Professor Foureur agreed that caseload is a more efficient way to organise shifts.
“Everyone forgets that we have to staff a maternity unit fully even if there is no woman admitted in labour so often the midwives are filling in time waiting for a woman to arrive -or the converse -they are understaffed because they are covered only by the minimum required of hospitals, she said.
Foureur referred to New Zealand, where 80 per cent of women receive this model of care after a government-enacted legislation in 1991.
Midwives who have moved from standard care to a caseload practice are unlikely to go back. One caseload midwife from Sydney said that the flexibility and autonomy to adapt hours and location to a woman’s particular needs serves both parties well.

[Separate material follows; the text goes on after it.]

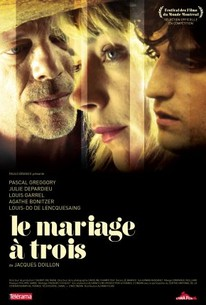 Le mariage à trois (The Three-Way Wedding)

“I can go in to the hospital when I want, I can leave when I want, I can see the women in their own homes, or in the hospital if it suits them and it suits me. The bottom line is, when the woman is in labour, or if there’s a problem and she needs me, that’s when everything stops and that’s what I do,” she said
Being the on-call midwife for a woman for months, until the delivery and after, also creates a comfort level, “It’s much easier to get up at three in the morning to deliver a baby for someone you know.”
So what will it take for caseload to become the norm? Professor Homer says more pressure needs to be applied at many levels – starting with women realising that waiting in a clinic all morning, for a visit with someone they don’t know, isn’t good enough anymore.
“It’s all about activating consumer demand,” Homer said. “The Australian College of Midwives will be flooding GP surgeries with posters promoting continuity-of-care, and women will have to start saying, “I want caseload, what’s the hospital going to do about it?”
“We’re getting to a tipping point,” she said, “certainly in the last five years the number of services have increased and will keep increasing, but we need to keep plugging away.”